Grief
Learning a Language For Grief
Grieving children need words for what they are feeling.
Posted January 17, 2013
After the tragedy in Newtown we are hearing a good deal about children and their reactions to death. It is on the radio, in our daily newspapers, and in many ways all around us as the citizens of Newtown are dealing with their grief. This is quite a contrast to what was called The National Grieving Children’s Day that took place on Nov.15, 2012. As I think about it, if I had not been connected to organizations devoted to children’s grief, the day would have come and gone without my hearing a word about it. If this day happened now it would hardly have gone unnoticed.
As we find our way through the horror of this new event, we need to ask what we do know about grief in children. When I first started my research I found that it was considered important to “protect” children from the fact that people die. It was important to distract them. My research helped me see this very differently. I interviewed a social work student who told me that for many years, after hisf athr died, he was told his father was away on business. He was 7 when his father died. When he was 10 his cousin told him that is what people say when a person dies. When he talked to his mother she had to tell him the truth. I talked to a psychologist who was 13 when her mother died. Her father was advised not to discuss it with her or involve her in the funeral or the mourning process. As a result of her experience she has become a strong advocate for being truthful and involving children in age appropriate ways, respecting them as mourners. We help children by considering them and respecting them as mourners.

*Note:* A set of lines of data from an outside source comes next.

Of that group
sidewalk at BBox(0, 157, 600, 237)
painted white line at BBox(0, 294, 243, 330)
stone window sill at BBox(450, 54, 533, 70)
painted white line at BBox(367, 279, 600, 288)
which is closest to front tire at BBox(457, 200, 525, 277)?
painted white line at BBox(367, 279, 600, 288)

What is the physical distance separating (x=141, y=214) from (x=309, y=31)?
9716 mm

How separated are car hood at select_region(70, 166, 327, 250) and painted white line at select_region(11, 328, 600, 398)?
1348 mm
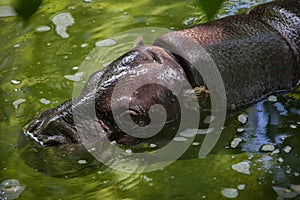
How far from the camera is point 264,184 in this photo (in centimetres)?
356

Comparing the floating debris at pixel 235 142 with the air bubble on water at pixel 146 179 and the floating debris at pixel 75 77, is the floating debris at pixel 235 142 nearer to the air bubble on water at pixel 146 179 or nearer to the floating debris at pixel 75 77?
the air bubble on water at pixel 146 179

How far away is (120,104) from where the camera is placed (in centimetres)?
387

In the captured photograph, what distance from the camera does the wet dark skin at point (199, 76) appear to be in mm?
3891

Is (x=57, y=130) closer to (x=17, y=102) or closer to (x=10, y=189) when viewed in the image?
(x=10, y=189)

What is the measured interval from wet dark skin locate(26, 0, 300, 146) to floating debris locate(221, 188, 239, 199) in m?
0.68

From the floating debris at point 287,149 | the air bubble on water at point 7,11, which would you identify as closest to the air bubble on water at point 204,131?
the floating debris at point 287,149

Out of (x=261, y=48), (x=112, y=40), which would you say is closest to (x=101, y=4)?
(x=112, y=40)

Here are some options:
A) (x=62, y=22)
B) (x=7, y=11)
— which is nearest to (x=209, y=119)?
(x=62, y=22)

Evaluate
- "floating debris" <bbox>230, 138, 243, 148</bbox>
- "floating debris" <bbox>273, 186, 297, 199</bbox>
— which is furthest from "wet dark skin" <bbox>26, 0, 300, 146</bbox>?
"floating debris" <bbox>273, 186, 297, 199</bbox>

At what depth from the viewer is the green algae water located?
141 inches

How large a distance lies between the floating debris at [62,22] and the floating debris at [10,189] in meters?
1.84

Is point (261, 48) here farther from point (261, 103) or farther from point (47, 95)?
point (47, 95)

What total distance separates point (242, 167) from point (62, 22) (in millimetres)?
2445

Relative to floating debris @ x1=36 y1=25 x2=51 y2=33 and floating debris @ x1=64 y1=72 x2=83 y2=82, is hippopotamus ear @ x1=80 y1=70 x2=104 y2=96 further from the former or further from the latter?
floating debris @ x1=36 y1=25 x2=51 y2=33
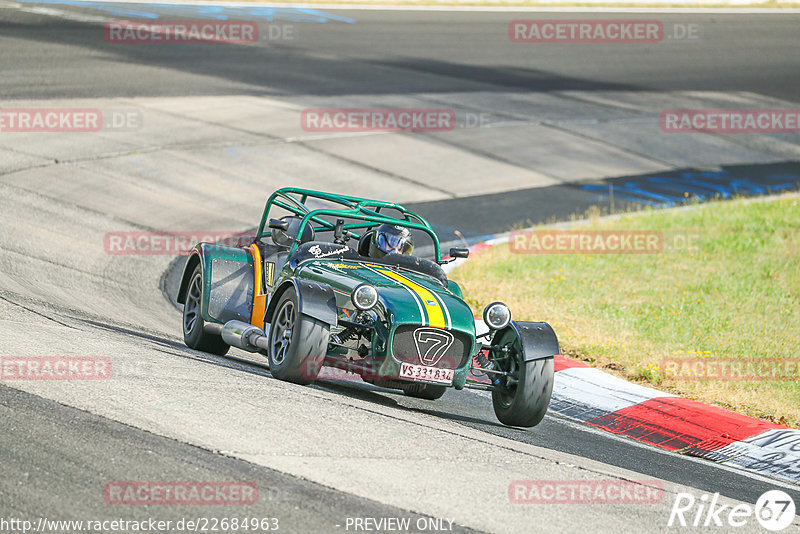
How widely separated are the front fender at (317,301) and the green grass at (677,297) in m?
3.77

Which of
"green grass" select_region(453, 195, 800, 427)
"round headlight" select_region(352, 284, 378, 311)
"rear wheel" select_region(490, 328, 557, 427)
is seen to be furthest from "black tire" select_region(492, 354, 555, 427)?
"green grass" select_region(453, 195, 800, 427)

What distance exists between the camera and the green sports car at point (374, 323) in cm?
804

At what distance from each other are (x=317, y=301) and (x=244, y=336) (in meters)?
1.43

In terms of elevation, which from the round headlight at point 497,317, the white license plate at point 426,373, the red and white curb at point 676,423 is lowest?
the red and white curb at point 676,423

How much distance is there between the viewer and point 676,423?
9.18 meters

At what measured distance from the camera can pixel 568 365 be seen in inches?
416

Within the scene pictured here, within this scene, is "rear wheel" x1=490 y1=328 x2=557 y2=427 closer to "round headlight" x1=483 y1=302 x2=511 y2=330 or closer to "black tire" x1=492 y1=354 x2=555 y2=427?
"black tire" x1=492 y1=354 x2=555 y2=427

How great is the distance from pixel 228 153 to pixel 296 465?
13.7 meters

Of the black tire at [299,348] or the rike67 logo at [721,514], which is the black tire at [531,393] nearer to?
the black tire at [299,348]

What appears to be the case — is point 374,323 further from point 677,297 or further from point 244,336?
point 677,297

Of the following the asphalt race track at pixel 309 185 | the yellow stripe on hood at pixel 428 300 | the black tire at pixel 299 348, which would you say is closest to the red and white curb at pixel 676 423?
the asphalt race track at pixel 309 185

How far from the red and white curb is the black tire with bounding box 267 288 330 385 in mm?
2565

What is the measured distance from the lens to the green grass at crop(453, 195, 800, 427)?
34.8 ft

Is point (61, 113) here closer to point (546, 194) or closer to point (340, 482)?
point (546, 194)
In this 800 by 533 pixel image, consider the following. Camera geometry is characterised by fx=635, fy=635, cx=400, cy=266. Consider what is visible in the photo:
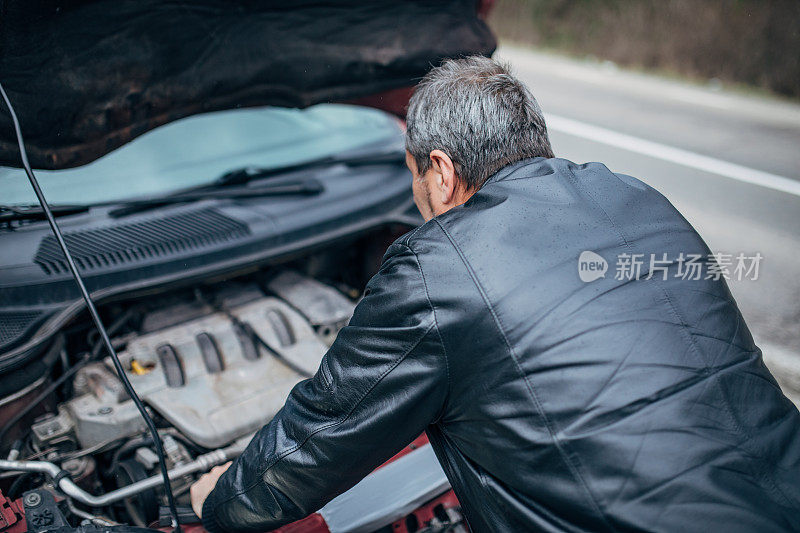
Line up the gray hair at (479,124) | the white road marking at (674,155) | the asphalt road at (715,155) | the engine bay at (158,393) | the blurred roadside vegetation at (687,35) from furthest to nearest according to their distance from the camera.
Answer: the blurred roadside vegetation at (687,35) → the white road marking at (674,155) → the asphalt road at (715,155) → the engine bay at (158,393) → the gray hair at (479,124)

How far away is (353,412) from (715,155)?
6.25 meters

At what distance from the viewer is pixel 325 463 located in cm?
125

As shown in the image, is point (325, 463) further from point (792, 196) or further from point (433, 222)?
point (792, 196)

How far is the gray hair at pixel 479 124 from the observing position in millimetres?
1327

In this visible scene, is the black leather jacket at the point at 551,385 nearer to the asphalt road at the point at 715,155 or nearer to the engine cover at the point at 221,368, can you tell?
the engine cover at the point at 221,368

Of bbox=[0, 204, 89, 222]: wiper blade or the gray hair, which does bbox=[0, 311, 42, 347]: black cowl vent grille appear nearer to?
bbox=[0, 204, 89, 222]: wiper blade

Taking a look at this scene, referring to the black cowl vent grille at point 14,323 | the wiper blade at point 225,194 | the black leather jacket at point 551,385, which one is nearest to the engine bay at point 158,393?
the black cowl vent grille at point 14,323

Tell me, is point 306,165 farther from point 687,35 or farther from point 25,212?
point 687,35

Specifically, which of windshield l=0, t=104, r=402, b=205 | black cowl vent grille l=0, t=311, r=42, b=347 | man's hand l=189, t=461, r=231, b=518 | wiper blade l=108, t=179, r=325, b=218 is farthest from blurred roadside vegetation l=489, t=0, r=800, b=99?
black cowl vent grille l=0, t=311, r=42, b=347

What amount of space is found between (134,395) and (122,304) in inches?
24.0

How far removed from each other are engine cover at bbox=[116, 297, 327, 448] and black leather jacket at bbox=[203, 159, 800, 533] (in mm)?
453

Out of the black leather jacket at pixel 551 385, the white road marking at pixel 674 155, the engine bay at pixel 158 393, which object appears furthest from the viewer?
the white road marking at pixel 674 155

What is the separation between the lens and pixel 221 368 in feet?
6.16

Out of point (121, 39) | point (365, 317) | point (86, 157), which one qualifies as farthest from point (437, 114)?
point (86, 157)
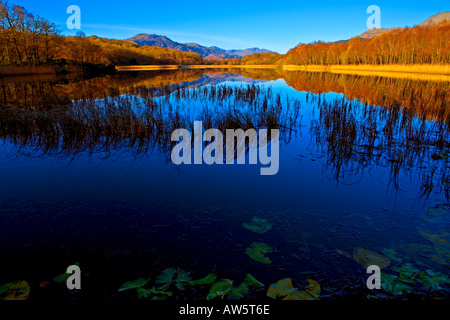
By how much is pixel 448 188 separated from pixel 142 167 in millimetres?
6979

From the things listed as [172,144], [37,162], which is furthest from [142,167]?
[37,162]

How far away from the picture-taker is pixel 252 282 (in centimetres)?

There can be no deceiving children in Newtown. There was nothing private about these deaths. Yet as I hear about the concerns of the community as children go back to school, I wonder if the fact that they are grieving is being given sufficent consideration. I read in the newspapers that the teachers want to make life as normal as possible as children return to school. What is normal in this context when an entire school, in a way, is mourning? We need to consider the teachers, as well, as mourners. Would it make more sense to talk about developing a ‘new normal’ that would include helping children talk about their grief, recognize how it unfolds, and how it affects how they feel and behave? Should this be part of their education? I speak now as an outsider. I am not involved in what is happening in Newtown, but I have been concerned with what teachers need to know to help deal with the fact they have grieving children in their classes and these classes can extend from kindergarten through high school. In the Newtown schools the teachers are also mourning.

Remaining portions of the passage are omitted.